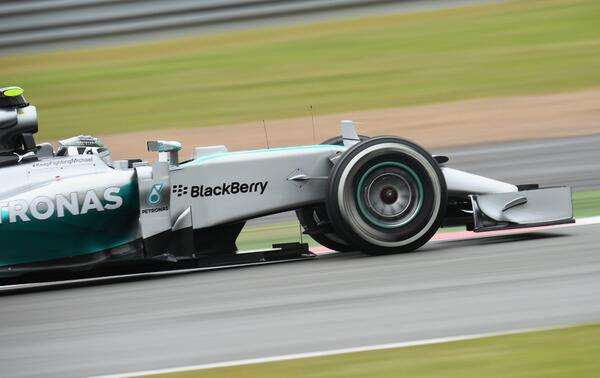 Rosberg crava pole, Vettel sai em 2º e Massa é só o 16º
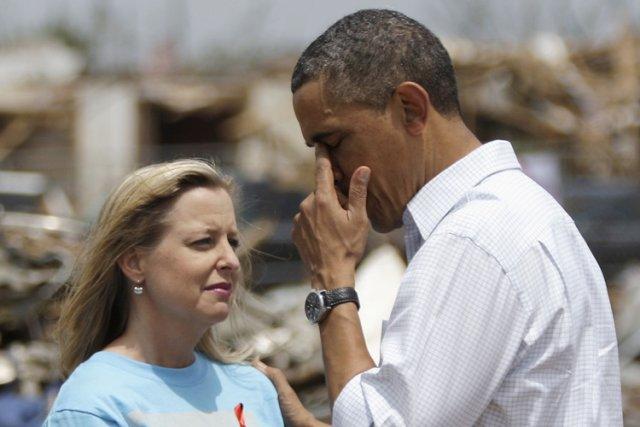 Barack Obama a essuyé une larme après avoir... (Photo: Reuters)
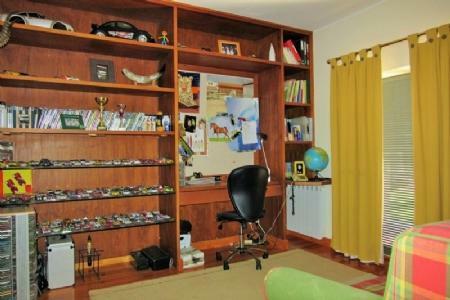 Image 7, 5 Bedroomed Villa : AV1369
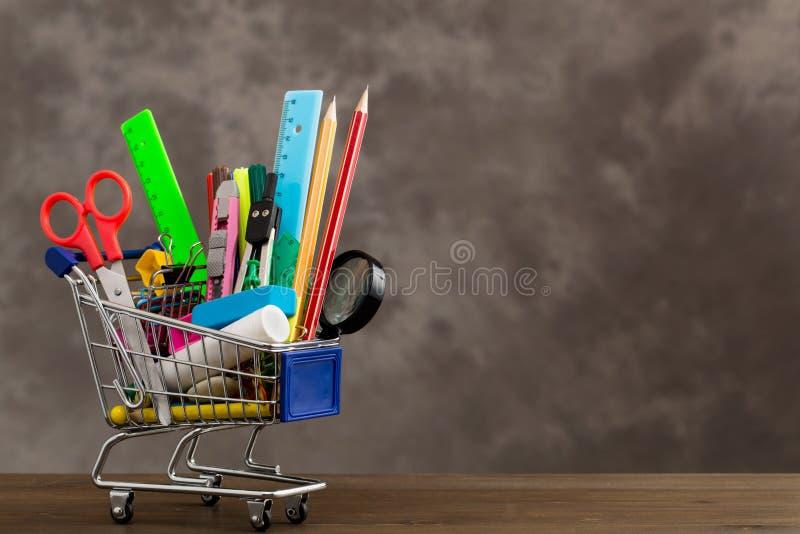 Briefpapiereinzelteile in der Einkaufslaufkatze an der linken Seite lizenzfreie stockfotografie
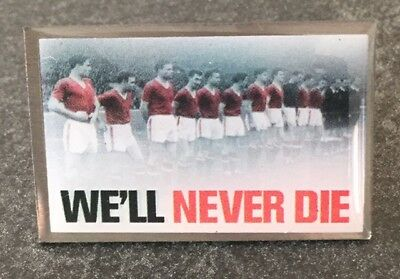 """Busby Babes Last Line Up """"we'll Never Die"""" Munich Air Disaster 1958 Pin Badge"""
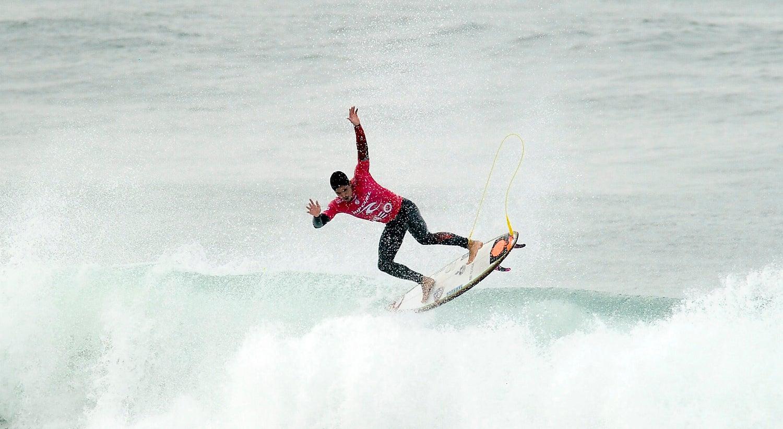 Desporto - J� n�o h� surfistas portugueses no Mundial de Surf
= = = =
Locate "Image 7, 5 Bedroomed Villa : AV1369" in the listing above, then print exactly the lines from that line through the final one, omitting all pictures.

PROBLEM SOLUTION:
 Image 7, 5 Bedroomed Villa : AV1369
 Briefpapiereinzelteile in der Einkaufslaufkatze an der linken Seite lizenzfreie stockfotografie
 """Busby Babes Last Line Up """"we'll Never Die"""" Munich Air Disaster 1958 Pin Badge"""
 Desporto - J� n�o h� surfistas portugueses no Mundial de Surf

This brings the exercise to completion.